» Your assignment:
In the passage on John's dream, rewrite the stretch from "Momentarily the philosophic" through "and noumenal worlds." with "imagination" replaced by "fancy".

Momentarily the philosophic gulf between them is bridged in the imagery of John's dream. This climactic episode, where daydream shades off into fiction, is emblematic of the transforming power of imagination. In it the raw materials of John's experience are transfigured by the writer's art. Dorris becomes a woman of surpassing beauty; their imagined union, disembodied and ideal: “But his feet feel as though they step on autumn leaves whose rustle has been pressed out of them by the passing of a million satin slippers (98).” In this image of nature dematerialized by art, Toomer reveals the heart of his esthetic. John's dream is a vision of the union of flesh and spirit, of the phenomenal and noumenal worlds.

» Data excerpt:
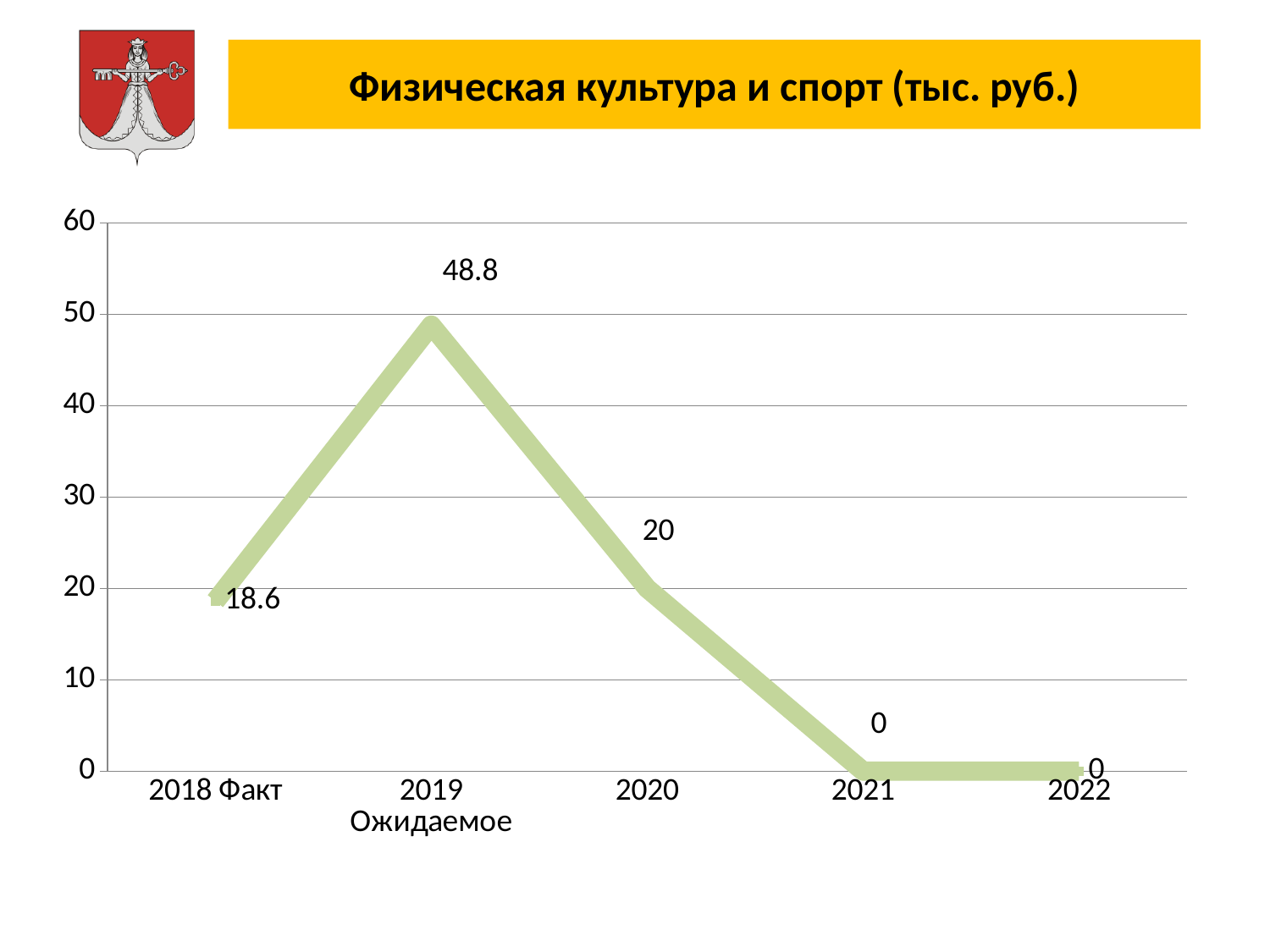
Do the values rise or fall from 2019 Ожидаемое to 2021? fall Is the value for 2019 Ожидаемое greater or less than 40? greater What is the difference between the values for 2019 Ожидаемое and 2020? 28.8 What kind of chart is shown on the slide? line chart What is the value for 2019 Ожидаемое? 48.8 Which is larger, the value for 2018 Факт or the value for 2020? 2020 What is the difference between the values for 2019 Ожидаемое and 2018 Факт? 30.2 What is the value for 2018 Факт? 18.6 Which category has the highest value? 2019 Ожидаемое How many categories are shown on the x axis? 5 What is the value for 2021? 0 What is the value for 2020? 20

» Answer space:
Momentarily the philosophic gulf between them is bridged in the imagery of John's dream. This climactic episode, where daydream shades off into fiction, is emblematic of the transforming power of fancy. In it the raw materials of John's experience are transfigured by the writer's art. Dorris becomes a woman of surpassing beauty; their imagined union, disembodied and ideal: “But his feet feel as though they step on autumn leaves whose rustle has been pressed out of them by the passing of a million satin slippers (98).” In this image of nature dematerialized by art, Toomer reveals the heart of his esthetic. John's dream is a vision of the union of flesh and spirit, of the phenomenal and noumenal worlds.